Nein, sagt Moran, er war sehr hager, weissblond, miit einer feingeformten Nase. Er hatte einen unruhigen Blick und ein Auge war etwas träger als das andere. Das gab ihm etwas Unheimliches. Aber er war ein lieber Kerl. Einige Vorgesetzte im Militär machten ihn gnadenlos fertig. Er konnte sich nicht wehren.
Hast du ihn gekannt? Wer war seine Frau?
Kennen würde ich nicht sagen, sagt Moran.
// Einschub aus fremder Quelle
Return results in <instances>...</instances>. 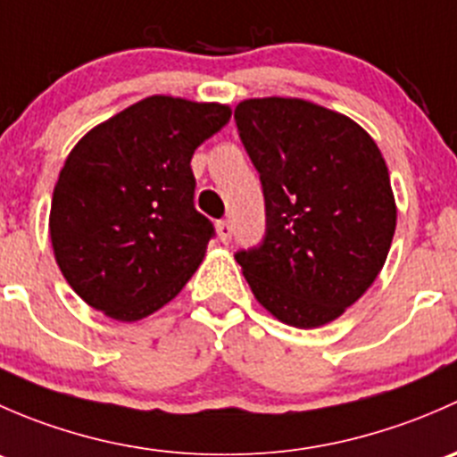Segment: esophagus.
<instances>
[{
  "label": "esophagus",
  "mask_w": 457,
  "mask_h": 457,
  "mask_svg": "<svg viewBox=\"0 0 457 457\" xmlns=\"http://www.w3.org/2000/svg\"><path fill=\"white\" fill-rule=\"evenodd\" d=\"M216 234H219L220 241L228 243L232 238V225H229V220H219L216 223Z\"/></svg>",
  "instance_id": "obj_1"
}]
</instances>
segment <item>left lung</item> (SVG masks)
<instances>
[{
	"label": "left lung",
	"mask_w": 457,
	"mask_h": 457,
	"mask_svg": "<svg viewBox=\"0 0 457 457\" xmlns=\"http://www.w3.org/2000/svg\"><path fill=\"white\" fill-rule=\"evenodd\" d=\"M234 119L267 212L262 245L237 254L243 276L285 325H327L389 254L398 207L385 156L347 114L298 96L243 99Z\"/></svg>",
	"instance_id": "left-lung-1"
}]
</instances>
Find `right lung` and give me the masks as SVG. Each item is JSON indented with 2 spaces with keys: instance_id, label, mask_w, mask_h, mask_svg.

Die Frau habe ich nie gesehen.
Ach die Menschen, sagt Olga.
Wie geht es deinen Videobändern? Du siehst ziemlich bleich aus.
Ach Olga, sagt Moran. Ich muss nicht mehr so viele Videobänder durchschauen. In zwei Wochen ist Abgabetermin für das Projekt.
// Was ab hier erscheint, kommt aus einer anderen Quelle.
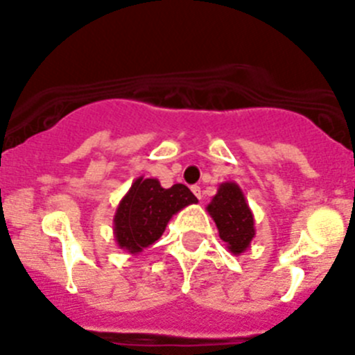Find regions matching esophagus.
<instances>
[{
  "instance_id": "esophagus-1",
  "label": "esophagus",
  "mask_w": 355,
  "mask_h": 355,
  "mask_svg": "<svg viewBox=\"0 0 355 355\" xmlns=\"http://www.w3.org/2000/svg\"><path fill=\"white\" fill-rule=\"evenodd\" d=\"M192 192L197 199H200V187H192Z\"/></svg>"
}]
</instances>
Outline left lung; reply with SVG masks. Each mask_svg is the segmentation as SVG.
Returning a JSON list of instances; mask_svg holds the SVG:
<instances>
[{"mask_svg": "<svg viewBox=\"0 0 355 355\" xmlns=\"http://www.w3.org/2000/svg\"><path fill=\"white\" fill-rule=\"evenodd\" d=\"M206 209L216 224L218 236L225 241L229 252L234 256L245 252L256 236V229L254 215L241 188L234 181L220 183Z\"/></svg>", "mask_w": 355, "mask_h": 355, "instance_id": "1", "label": "left lung"}]
</instances>
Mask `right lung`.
<instances>
[{"label": "right lung", "instance_id": "1", "mask_svg": "<svg viewBox=\"0 0 355 355\" xmlns=\"http://www.w3.org/2000/svg\"><path fill=\"white\" fill-rule=\"evenodd\" d=\"M190 205H197V197L184 184L163 188L155 178L140 175L115 209L117 247L133 256L142 252L162 236L172 216Z\"/></svg>", "mask_w": 355, "mask_h": 355}]
</instances>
Olga sagt: Schau mal. Sie zeigt Moran frisch entwickelte Fotos.
Moran stutzt. Sind die von dir?
Olga sagt: Ja.
Sie hat eine ganze Serie Göttinnen getöpfert. Wilde, starke, erdige Figuren. Eine hatte spiralige Ammonitenmuster auf Bauch, Oberschenkeln und Oberarmen.
Olga sagt, drei habe sie schon verkauft. Und eine schenke sie ihm.
Moran sagt: Wow! Die mit dem Ammonitenmuster gefällt mir. Ich muss sie sehen.
Komm doch mal ins Atelier, sagt Olga. Ich habe einen Exploit.
Gerne, sagt Moran. Und meine Göttin hast du nicht fotografiert?
Olga sagt: Du hast Künstlerpech gehabt. Sie ist zersprungen. Nimm das nächste Mal von meinem Ton.
Moran sagt: Schade. Er fragt Olga: Kommst du essen?
Nein, ich hab keinen Hunger. Ich gehe direkt in die Bibliothek. Ich sollte schon dort sein.
Sie küssen sich vor der Tür.
Moran flüstert Olga ins Ohr: Meine Göttin.
Sie wispert: Du freischwebender Knochenhecht.
Moran sieht ihr nach und denkt: Hoffentlich schneidet sie nie die Zöpfe ab.
In der Gaststätte trifft Moran den Invaliden. Er setzt sich zu ihm und erkundigt sich nach dem Hund.
Der sei tot. Eingeschläfert.
Der Invalide bekommt ein eingefallenes, graues Gesicht, als er das sagt.
Es ist noch nicht lange her. Er kam unter einen Lastwagen. Er lebte noch, aber er musste eingeschläfert werden.
Moran sagt, der Invalide müsse sich unbedingt wieder einen Hund zulegen. Bei ihm habe es ein Hund gut.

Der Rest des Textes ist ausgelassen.